The best part about the holidays is tradition. There are certain classic dishes that show up at each family’s table, which is what makes going to other people’s family’s houses for Thanksgiving. Maybe they make their mashed potatoes really weird or with the instant mix. But you might go and it turns out you just realized your grandma has been making them wrong all along!
Additionally, different parts of the country have huge variances in what they serve. For instance, weirdo Yankees put cheddar cheese on their apple pie. A map has been making the rounds of some of the nation’s favorite side dishes. Check it out:
First off, shame on half the country for picking salad. You can eat salad any damn day of the week. Secondly, while cornbread is amazing, I can’t think of a single Thanksgiving dinner I’ve been to that had cornbread over fluffy white dinner rolls. I would welcome it with open arms, but this just seems dubious.
Anyhow, this inspired me to think up some of the most truly classic Turkey Day dishes in Oklahoma. Let us know your family favorites in the comments down below:
Chicken Fried Turkey
We all know that chicken fried steak is part of our state meal. And you can chicken fry chicken (who knew?), so this year, why not go all out and treat your relatives to chicken fried turkey? There are recipes out there, and to be totally honest, it sounds way better than just roasting or deep-frying that bird.
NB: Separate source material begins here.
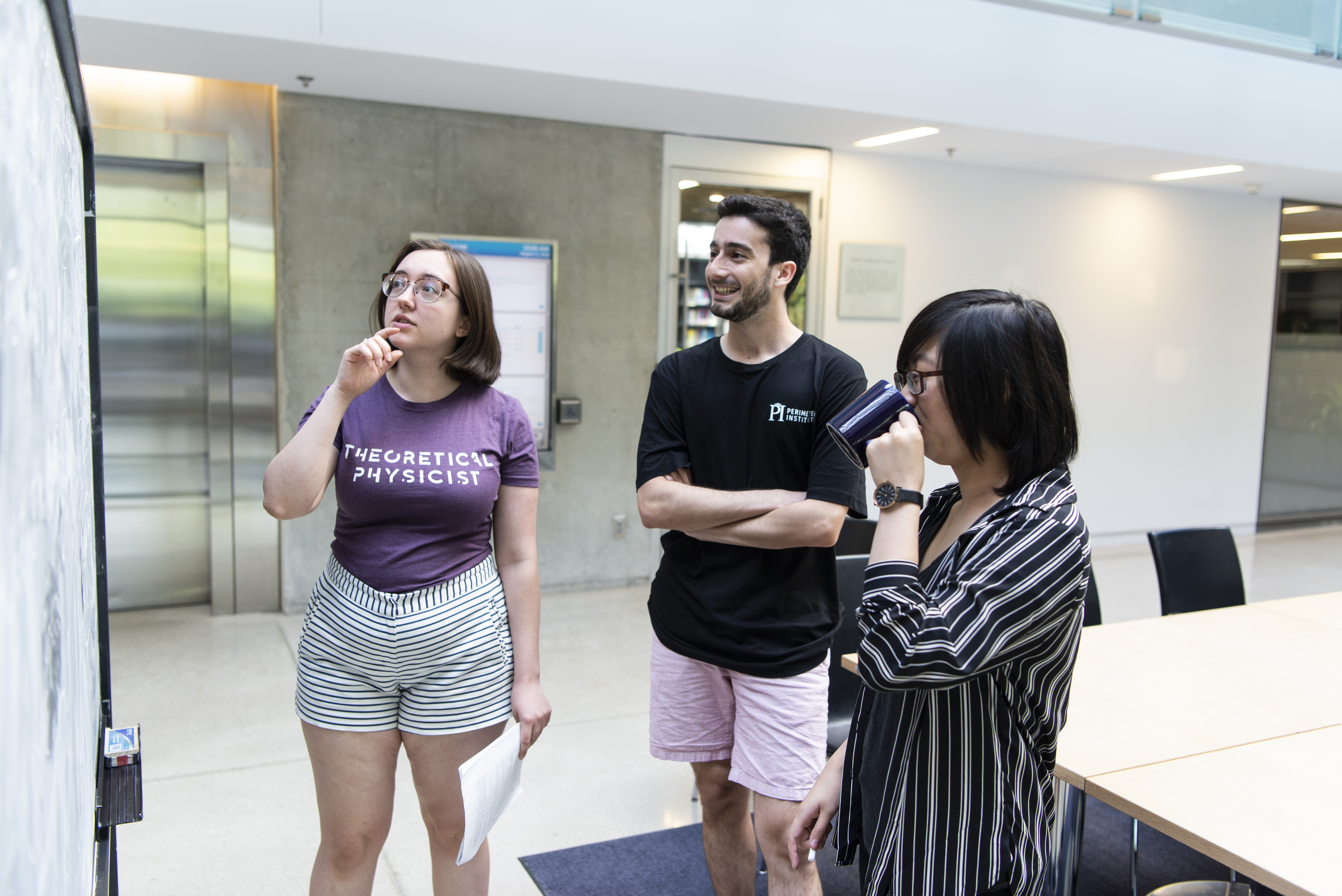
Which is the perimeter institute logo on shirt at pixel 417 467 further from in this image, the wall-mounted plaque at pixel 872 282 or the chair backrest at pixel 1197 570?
the wall-mounted plaque at pixel 872 282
Every November, there’s always a big bowl of that disgusting dish called ambrosia. Ya know, that sickening, pink glob of marshmallows and canned fruit? This year, pay tribute to our all-important oil industry, and serve up a new holiday tradition- Crude Ambrosia. I don’t really know what fracking fluid looks like, but the best bet is to just pour a can of Hormel chili (no beans!) on top of Aunt Sally’s fruit and marshmallow salad, and bam! It also adds unnecessary meat to the table, which is always very Oklahoman. Speaking of which…
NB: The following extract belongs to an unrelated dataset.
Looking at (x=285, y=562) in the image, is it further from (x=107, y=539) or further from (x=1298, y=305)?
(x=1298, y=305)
Many popular Thanksgiving dishes involve that salty pork favorite, bacon. Instead of bogging it down with green beans or whatever, just fry up a few pounds of thick cut Applewood smoked bacon. Everyone can munch on the strips while they’re waiting for the main feast to hit the table. If that’s not a crowd pleaser, I don’t know what is.
Broccoli Cheese Casserole
This is already a staple side dish at most holiday tables, but you’re probably doing it all wrong. Every year, one of my friends uses his mother’s old recipe, and it’s incredibly simple and insanely delicious. Combine a bag of frozen broccoli with a block of Velveeta cheese in a casserole dish, cover with crumbled Ritz crackers, and bake until brown and crispy (Note: most of this list is ironic, but this dish is legitamately so much more delicious than it has any business being. It’s probably all the sodium).
Fried Okra Pie
Why is fried okra not a staple at Oklahoma holiday tables? Is it because we eat it so much the rest of the year that we need a break from it? Here is a way to introduce another item from our state meal to Thanksgiving. There’s two ways you can go about this: bake a pie that is filled with crispy nuggets of fried okra, or do an Arbuckle-style fried pie that is stuffed with delicious pickled okra. Your call!
Are you spending the holiday by yourself? Instead of being sad and down on yourself about it, pop the tops and don’t stop! Yes, Pringles made a set of Thanksgiving flavored chips that sold out in 41 minutes. If you were lucky enough to score some, you’ll get the flavors of turkey, stuffing, and pumpkin pie. There won’t be anyone around to judge you, so why not?